Laboratorio di Poesia, a cura di Alfonso Maria Petrosino, esce l’ultimo venerdì del mese su ‘Poesia del nostro tempo’. Vengono commentati i versi degli aspiranti poeti del Laboratorio online e scelta la poesia del mese.

Simone Ventura invia due brevi testi: il primo s’intitola L’ondina e parla appunto di una creatura (donna e/o fata) bella e minacciosa come solo le ondine della mitologia germanica sanno essere (“Terribile, vestita di luna, / gioielli di mare sulla pelle”), presentata più attraverso le sue azioni che per attributi (…”tu che sovrana comandi il sonno. / Ch’esalti la luce della notte / e pieghi l’anima come pioggia / la tempesta”): in assenza (in attesa) di uno sviluppo narrativo, non sarebbe male come descrizione di un personaggio su una carta di Magic. Il secondo, Coscienza, arieggia l’haiku: “So essere le nuvole a / fare e disfare il cielo. / Solo v’è la tortora a scandire / con la voce il tempo”. Con una dolce esitazione tra primo e secondo verso, senza la struttura metrica del genere e con un surplus di filosofia trascendentale.

Nelle poesie di Vernalda Di Tanna tornano alcune immagini con regolarità: occhi, pianto, cielo, anima e su tutti, ça va sans dire, amore. Un esempio: “respiro” torna in tre testi su cinque: 1) “… spericolata perfezione / conservo esplosa nel respiro / tuo, pianto / d’iridi accese e melanconiche”; 2) “…mi / cerco rappresa nel tuo / miele un’anima che mi / anneghi il respiro”; 3) “Quando manchi / è sgomento, e amoroso respiro”. Non mi pare un limite, però, quanto il sintomo (ma occorrono altri esami, altri pareri) di una bella e sana coerenza ossessiva. Più ancora che questo si nota un’enfasi sui pronomi di prima e seconda persona e i relativi aggettivi possessivi: è tutto un pullulare di “me” “in me” “a me” “mi” “mie” “mio” “io” e “tu” “tuo” “ti”, persino in punta di verso, qua e là, con insistenza. Anche per questo, valga quanto detto sopra: un vezzo applicato con metodo può diventare un carattere.

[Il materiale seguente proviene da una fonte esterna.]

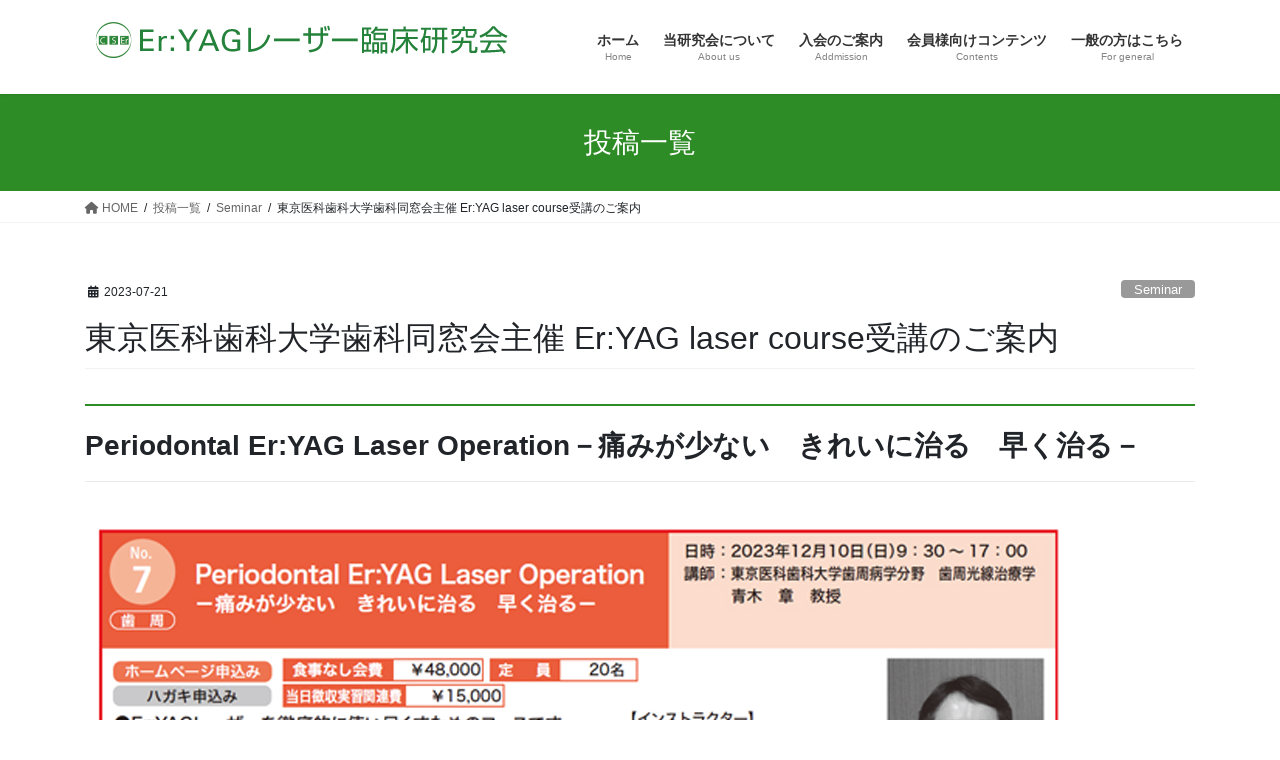

--- FILE ---
content_type: text/css
request_url: https://www2.er-yag.gr.jp/wp-content/themes/lightning-child/style.css?ver=15.32.2
body_size: 267
content:
@charset "utf-8";
/*
Theme Name: er-yag
Template: lightning
Author: din
Version: 0.0.1
*/

br.spOnly {
	display: none;
}
footer .copySection p:nth-child(2){
	display: none;
}
div.wpcf7 label {
	width: 100%;
}
div.wpcf7 input.btn {
	width: 200px;
	display:block;
	margin: 30px auto;
}

@media screen and (max-width: 576px) {
br.spOnly {
	display: inline;
}
}


--- FILE ---
content_type: application/javascript
request_url: https://www2.er-yag.gr.jp/wp-content/themes/lightning-child/er-yag.js?ver=6.9
body_size: 172
content:
jQuery(function() {

	jQuery("a[href*='.pdf']").attr("target","_blank");
	jQuery('a[href^=http]').not('[href*="' + location.hostname + '"]').attr("target","_blank");


});
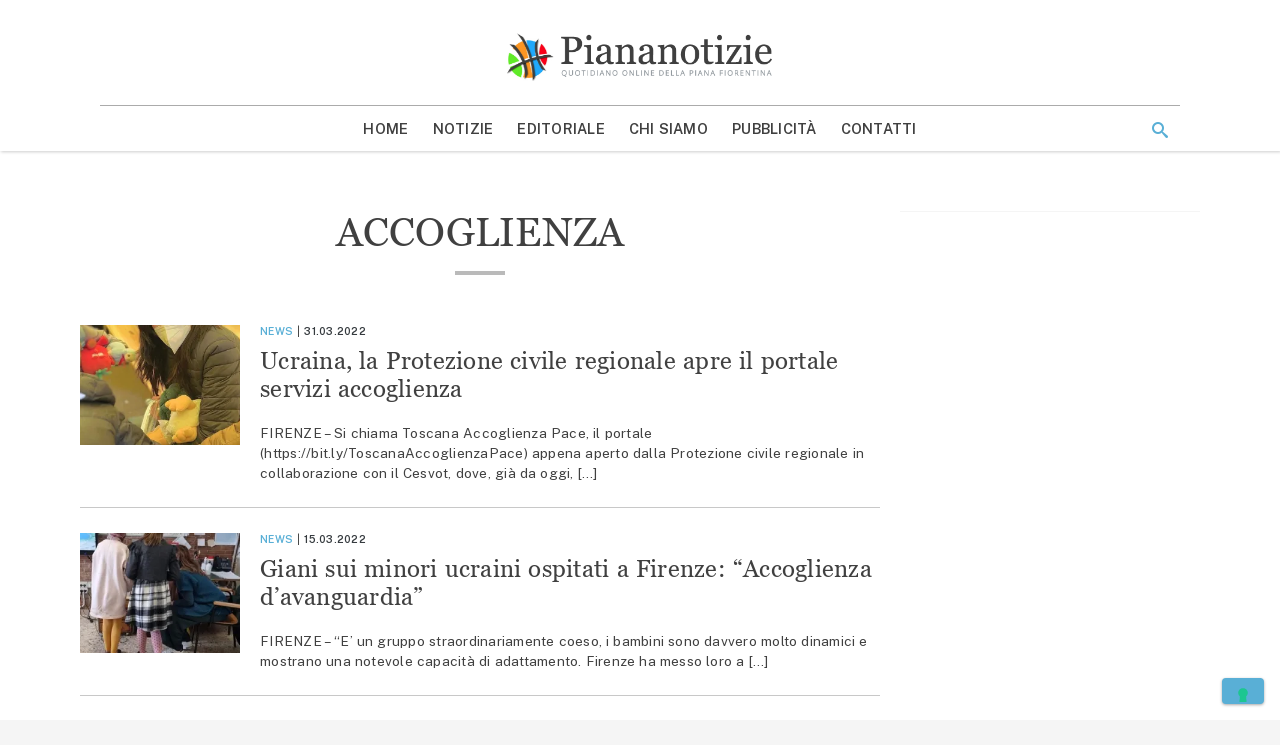

--- FILE ---
content_type: text/html; charset=utf-8
request_url: https://www.google.com/recaptcha/api2/aframe
body_size: 268
content:
<!DOCTYPE HTML><html><head><meta http-equiv="content-type" content="text/html; charset=UTF-8"></head><body><script nonce="DVPbC81o4O4ZDC0K7_fX_Q">/** Anti-fraud and anti-abuse applications only. See google.com/recaptcha */ try{var clients={'sodar':'https://pagead2.googlesyndication.com/pagead/sodar?'};window.addEventListener("message",function(a){try{if(a.source===window.parent){var b=JSON.parse(a.data);var c=clients[b['id']];if(c){var d=document.createElement('img');d.src=c+b['params']+'&rc='+(localStorage.getItem("rc::a")?sessionStorage.getItem("rc::b"):"");window.document.body.appendChild(d);sessionStorage.setItem("rc::e",parseInt(sessionStorage.getItem("rc::e")||0)+1);localStorage.setItem("rc::h",'1768913707106');}}}catch(b){}});window.parent.postMessage("_grecaptcha_ready", "*");}catch(b){}</script></body></html>

--- FILE ---
content_type: text/plain
request_url: https://www.google-analytics.com/j/collect?v=1&_v=j102&aip=1&a=1323011176&t=pageview&_s=1&dl=https%3A%2F%2Fwww.piananotizie.it%2Ftag%2Faccoglienza%2F&ul=en-us%40posix&dt=accoglienza%20-%20Piana%20Notizie&sr=1280x720&vp=1280x720&_u=YADAAEABAAAAACAAI~&jid=294720440&gjid=1974810965&cid=791416894.1768913705&tid=UA-38497275-1&_gid=187152804.1768913706&_r=1&_slc=1&gtm=45He61e1n81M6LH5L4za200&gcd=13l3l3l3l1l1&dma=0&tag_exp=103116026~103200004~104527906~104528500~104684208~104684211~105391253~115616985~115938466~115938469~116744867~117041588&z=399646127
body_size: -451
content:
2,cG-WE72VQMT08

--- FILE ---
content_type: application/javascript; charset=utf-8
request_url: https://cs.iubenda.com/cookie-solution/confs/js/64473100.js
body_size: -247
content:
_iub.csRC = { consApiKey: 'lfLg67WPQ90XdbNhK1aH9H6Ueg0t84QV', showBranding: false, publicId: 'a1bf3c50-6db6-11ee-8bfc-5ad8d8c564c0', floatingGroup: false };
_iub.csEnabled = true;
_iub.csPurposes = [3,1,4,7,5];
_iub.cpUpd = 1647449073;
_iub.csT = 0.3;
_iub.googleConsentModeV2 = true;
_iub.totalNumberOfProviders = 6;


--- FILE ---
content_type: application/javascript; charset=UTF-8
request_url: https://www.piananotizie.it/wp-content/themes/piananotizie/dist/js/theme.min.js?ver=latest
body_size: 297
content:
!function(t){t(".search-toggle").click(function(e){t(".search-form").toggleClass("visible"),t(".site").toggleClass("search-toggled"),e.preventDefault()}),t(".menu-item-has-children > a").on("click",function(){t(this).parent("li").toggleClass("expanded")}),t(".archive-year .month-name").on("click",function(){t(this).next("ul").slideToggle().parent(".archive-year").toggleClass("expanded")}),t(".loadmore").on("click",".loadmore__button",function(e){e.preventDefault();var o=t(this),a=o.closest(".loadmore");a.addClass("loading"),t.get(o.attr("href")+" #main",function(e){var n=t(e);a.append(n.find(".hentry")).removeClass("loading");var i=n.find(".navigation .nav-previous a");i.length&&(o.attr("href",i.attr("href")),a.append(o)),t(document.body).trigger("post-load")}),o.detach()}),t(document).ready(function(){t(".countdown").each(function(){var e=t(this).data("expires");if(t.isNumeric(e))e+=(new Date).getTime();else{if(!e)return;e=new Date(e)}var o=parseInt(t(this).data("persist"));if(o){var a=t(this).attr("id")+"_expires",n=function(t){var e=("; "+document.cookie).split("; "+t+"=");if(2==e.length)return e.pop().split(";").shift()}(a);if(n)e=n;else{var i=new Date;i.setTime(i.getTime()+60*o*60*1e3),document.cookie=a+"="+e+"; expires="+i}}var s=t(this).html();t(this).countdown(e,function(e){t(this).addClass("countdown--running"),e.elapsed?(t(this).addClass("countdown--elapsed"),t(this).removeClass("countdown--running")):t(this).html(e.strftime(s))})}),t(".wp-block-svbk-collapse__trigger").on("click",function(){var e=t(this).closest(".wp-block-svbk-collapse");e.find(".wp-block-svbk-collapse__content").slideToggle(500,function(){e.toggleClass("wp-block-svbk-collapse--open")})});var e=new Date,o=new Date("04/04/2012");t(".date-goto").each(function(){for(var a=t(this),n=e.getFullYear(),i=o.getFullYear(),s=n;s>=i;s--)t(".date-goto__year",a).append('<option value="'+s+'">'+s+"</option>");for(var l=1;l<=12;l++)t(".date-goto__month",a).append('<option value="'+String(l).padStart(2,"0")+'">'+l+"</option>");for(var r=1;r<=31;r++)t(".date-goto__day",a).append('<option value="'+String(r).padStart(2,"0")+'">'+r+"</option>")}).on("submit",function(e){e.preventDefault();var o=t(".date-goto__year",this).val()+t(".date-goto__month",this).val()+t(".date-goto__day",this).val();window.location.href=window.location.origin+"/?m="+o})})}(jQuery);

Come poesia del mese una poesia di Lorenzo Fava: gli enjambement sensati tra quarto e quinto verso e tra sesto e settimo; il “corpo posacenere”, variante interessante del memento di Genesi ed Ecclesiaste; tra il raggio che trapassa e il cuore (qui pulsante) della Terra, le tracce residue di Quasimodo.

Ecco quindi l’intuizione palese, immacolata,
detta i tempi alla falcata, ricuce la distanza,
non ha scontrino, non è un acquisto, si compara
al valore di un sorriso di chi gira
l’angolo. Mi ha trapassato come un raggio
senza spettro, come una fattura di un mondo
altro. Ormai mi è indispensabile come
ad un cieco il suo bastone, come il fiuto
ad un cane e l’orecchio ad un poeta.
Chissà se l’intuizione, superatomi, cercherà
altri fortunati bersagli, chissà se colpirà
schietta e senza preavviso altri cinici,
chissà chi le avrà detto di trovarmi, se un dio
di roccia o il cuore pulsante della Terra,
chissà se completato il tour de force,
stanca, chiederà il permesso di abitarmi
fra le braccia, dormiente, serena come un salice.
Magiche fatture di altri mondi, date
la pienezza ai fiori invece di sparare
a testa bassa sul mio corpo posacenere,
obiettivo casuale, forsennato paroliere
che canta quella luce fino al vomito.

Alfonso Maria Petrosino ha pubblicato tre libri di poesia, Autostrada del sole in un giorno di eclisse, Parole incrociate (Tracce, 2008) e Ostello della gioventù bruciata (Miraggi, 2015). La sua poesia, che descrive luoghi e situazioni in relazione a un paesaggio urbano e all’umanità che lo abita, si avvale di una metrica precisa e raffinata. La redazione di Poesia del nostro tempo ha scelto Alfonso Maria Petrosino per impersonare la figura del maestro, capace di leggere attentamente e suggerire soluzioni, anche ai neofiti della poesia, proprio per la sua capacità sia di aderire al “canone”, alla tradizione, che di frequentare i nuovi palcoscenici della poesia, dagli happening e performances al poetry slam, essendo stato campione indiscusso di queste scene per molti anni.